═══ Dataset

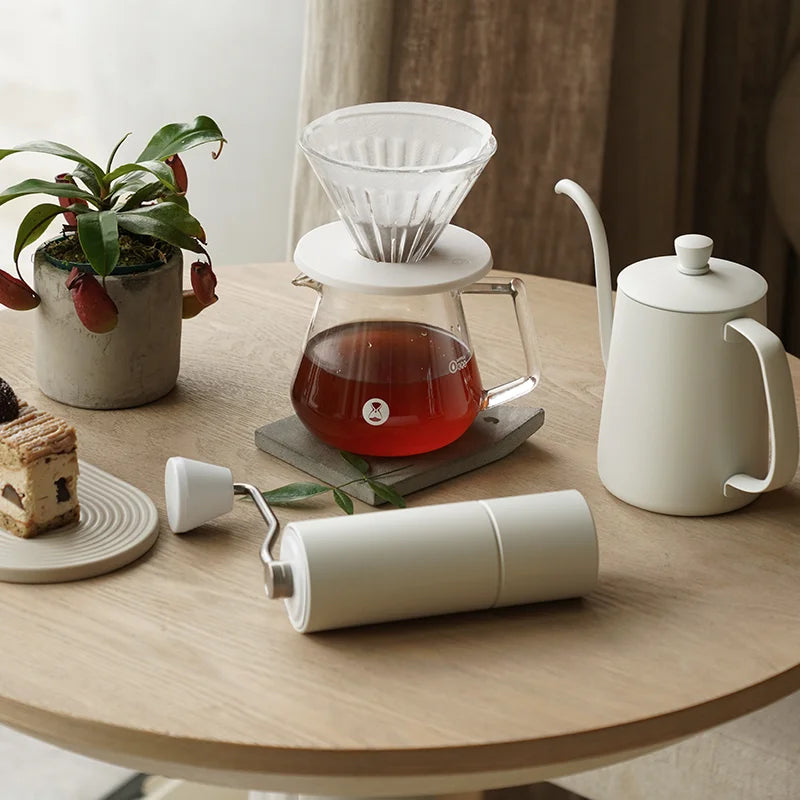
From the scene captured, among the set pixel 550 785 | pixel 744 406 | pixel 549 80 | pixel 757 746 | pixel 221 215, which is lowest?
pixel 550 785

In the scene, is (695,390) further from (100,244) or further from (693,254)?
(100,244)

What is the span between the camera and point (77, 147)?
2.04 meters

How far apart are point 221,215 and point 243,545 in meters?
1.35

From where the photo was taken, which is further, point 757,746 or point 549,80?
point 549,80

══════
═══ Dataset

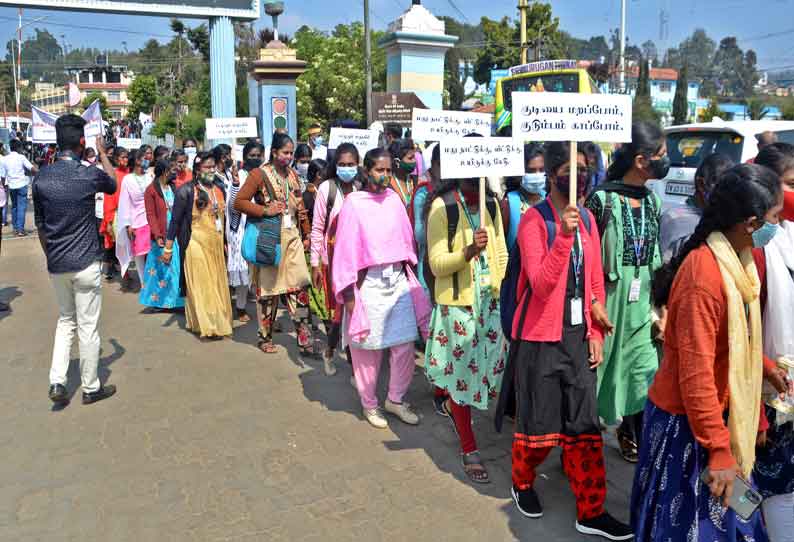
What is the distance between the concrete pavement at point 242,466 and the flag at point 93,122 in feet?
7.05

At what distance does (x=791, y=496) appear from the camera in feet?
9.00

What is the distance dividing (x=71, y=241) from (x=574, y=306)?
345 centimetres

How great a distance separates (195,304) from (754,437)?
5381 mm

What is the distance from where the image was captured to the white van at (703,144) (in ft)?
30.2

══════
═══ Dataset

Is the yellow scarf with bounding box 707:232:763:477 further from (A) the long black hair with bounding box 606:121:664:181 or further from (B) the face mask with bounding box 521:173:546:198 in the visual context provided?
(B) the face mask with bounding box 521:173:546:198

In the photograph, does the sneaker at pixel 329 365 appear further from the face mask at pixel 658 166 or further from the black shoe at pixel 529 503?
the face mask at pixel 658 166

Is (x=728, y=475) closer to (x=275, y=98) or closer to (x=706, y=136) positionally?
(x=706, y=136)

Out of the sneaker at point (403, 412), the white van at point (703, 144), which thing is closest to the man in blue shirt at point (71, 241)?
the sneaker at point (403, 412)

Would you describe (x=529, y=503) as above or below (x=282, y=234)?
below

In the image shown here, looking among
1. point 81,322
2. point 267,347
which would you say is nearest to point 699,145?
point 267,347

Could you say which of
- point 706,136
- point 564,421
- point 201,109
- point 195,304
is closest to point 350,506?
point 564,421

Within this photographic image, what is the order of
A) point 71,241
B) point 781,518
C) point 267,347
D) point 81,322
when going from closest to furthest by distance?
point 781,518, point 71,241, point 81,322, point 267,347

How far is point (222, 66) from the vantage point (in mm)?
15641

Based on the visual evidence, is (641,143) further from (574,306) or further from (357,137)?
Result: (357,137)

══════

What is being asked:
Copy the rows word for word, starting at the line that contains "Out of the sneaker" and ending at the line that contains "Result: (357,137)", with both of those lines included.

Exercise output:
Out of the sneaker at point (403, 412), the white van at point (703, 144), which thing is closest to the man in blue shirt at point (71, 241)?
the sneaker at point (403, 412)

Would you describe (x=529, y=503) as above or below (x=282, y=234)?
below

In the image shown here, looking among
1. point 81,322
2. point 267,347
which would you say is nearest to point 699,145?
point 267,347

Could you say which of
- point 706,136
- point 564,421
- point 201,109
- point 195,304
is closest to point 350,506?
point 564,421

Within this photographic image, what is the order of
A) point 71,241
B) point 781,518
C) point 267,347
D) point 81,322
when going from closest to furthest by distance?
point 781,518, point 71,241, point 81,322, point 267,347

How far is point (222, 66) from the vantage point (in mm)?
15641

Based on the visual evidence, is (641,143) further from (574,306) or further from (357,137)?
Result: (357,137)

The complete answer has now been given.